邂逅
魔王軍との激闘によってマキナが本調子を失ってから一か月後。
「んーっ。もうバッチリだね」
ようやく本調子を整えつつあるマキナはグレイスたち三人に気取られないようにして、家から抜け出し、誰も居ない辺境の荒野へとやってきたマキナは大量の魔法を使いながら問題なく戦えることを確認する。
「それに、だ。今度こそ魔王の能力も問題なく使えるな。うーん……これは英雄の器と名付けよう」
そして、何の代償もなしに自分の体力並びに魔力を全快させる魔王の能力も完全に掌握してみせた。
これからはこの能力を使っても自分を見失ったりすることはないだろう。
「確認したいことは確認できた……帰るか。勝手に抜けたことだし……多分だけど三人は怒っているよね。良い感じに運動できるでしょう」
そして、マキナはやりたいことを終えて満足した面持ちで自分の元居た家の方へと戻るべく転移魔法を発動させるのだった。
「ふんふんふーん」
家の方へと転移魔法で帰ってきマキナは軽く鼻歌を歌いながら玄関の扉を開ける。
ちなみに鼻歌を歌っているからと言って別にマキナは機嫌がいいわけではない。
声というのはそれだけでも力を持つ不思議なものである……言霊から派生する魔法の数は多い。

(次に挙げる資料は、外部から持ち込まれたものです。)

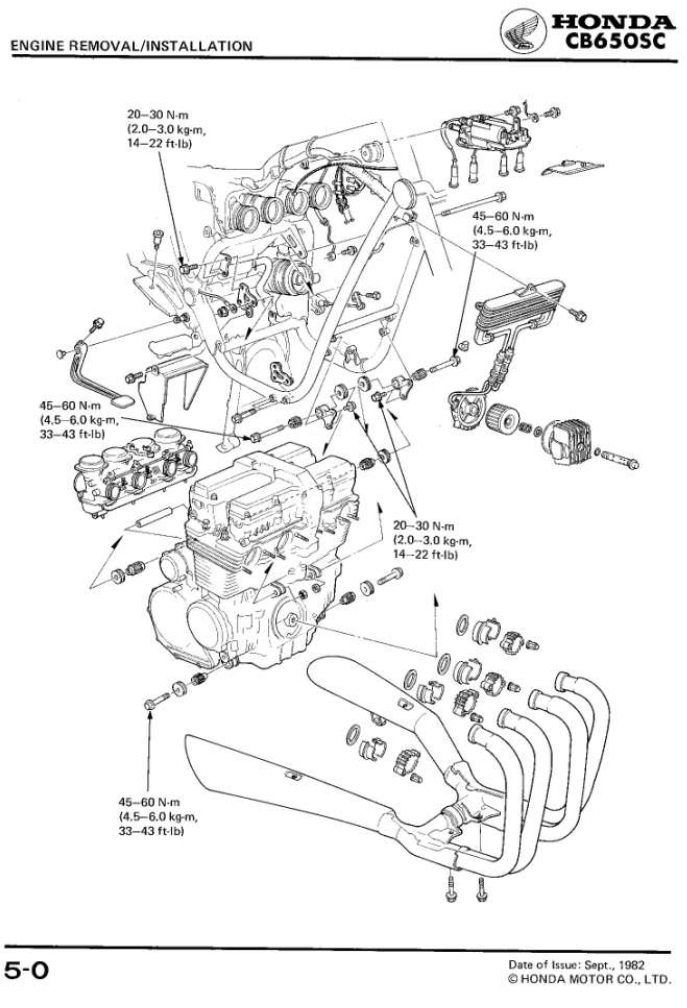 ENGINE REMOVAL/INSTALLATION

HONDA
CB650SC

20–30 N·m
(2.0–3.0 kg-m,
14–22 ft-lb)

45–60 N·m
(4.5–6.0 kg-m,
33–43 ft-lb)

45–60 N·m
(4.5–6.0 kg-m,
33–43 ft-lb)

20–30 N·m
(2.0–3.0 kg-m,
14–22 ft-lb)

45–60 N·m
(4.5–6.0 kg-m,
33–43 ft-lb)

5-0

Date of Issue: Sept., 1982
© HONDA MOTOR CO., LTD.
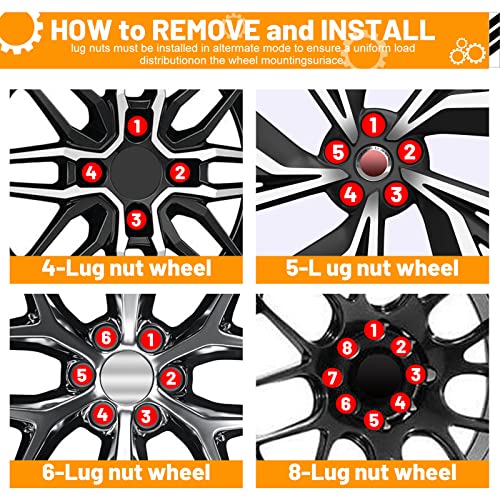 HOW to REMOVE and INSTALL

lug nuts must be installed in alternate mode to ensure a uniform load distributionon the wheel mountingsuriace

1
4
2
3

4-Lug nut wheel

1
5
2
4
3

5-L ug nut wheel

6
1
5
2
4
3

6-Lug nut wheel

1
8
2
7
3
6
4
5

8-Lug nut wheel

つまり、鼻歌も言霊の一種として魔法の効果を高める触媒としての機能は十分すぎるほど有しており、マキナは鼻歌を歌うことで自分の身を隠す魔法を強化しながら歩いているのだ。
「ただいまー」
家の方に帰ってきたマキナは己の身を隠す魔法をしようしながら洗面台の方へと向かっていく。
「よいしょ」
マキナは一切の躊躇なく洗面所の扉を開けてその中へと足を踏み入れるのだが、そこには先客が立っていた。
「……へ?」
そこにはお風呂上りと思われるグレイスが立っていたのだ。
鎧もその下に来ているインナーも脱いで生まれたままの姿を晒し、バスタオルの方へと手を伸ばしている最中のグレイスだった。
「「……え?」」
帰ったきて手を洗おうと洗面所にやってきたマキナとお風呂から上がって洗面所に立つ全裸のグレイスの視線がバッチリと合う。
「……」
そして、そのままマキナの視線はそっとグレイスの全裸へと落ちていき、それに伴って彼女も視線を落としていく……具体的には自身の大きな乳房へと。
「キャァァァァァァアアアアアアアアアアアアアアアアアアアアアア!?」
「えぇぇぇぇぇぇぇぇえええええええええええええええええええええ!?」
家の中に。
慌てて全身を隠すようにしゃがみ込むグレイスの絶叫と、マキナの心の底からの驚愕の声が響き渡るのだった。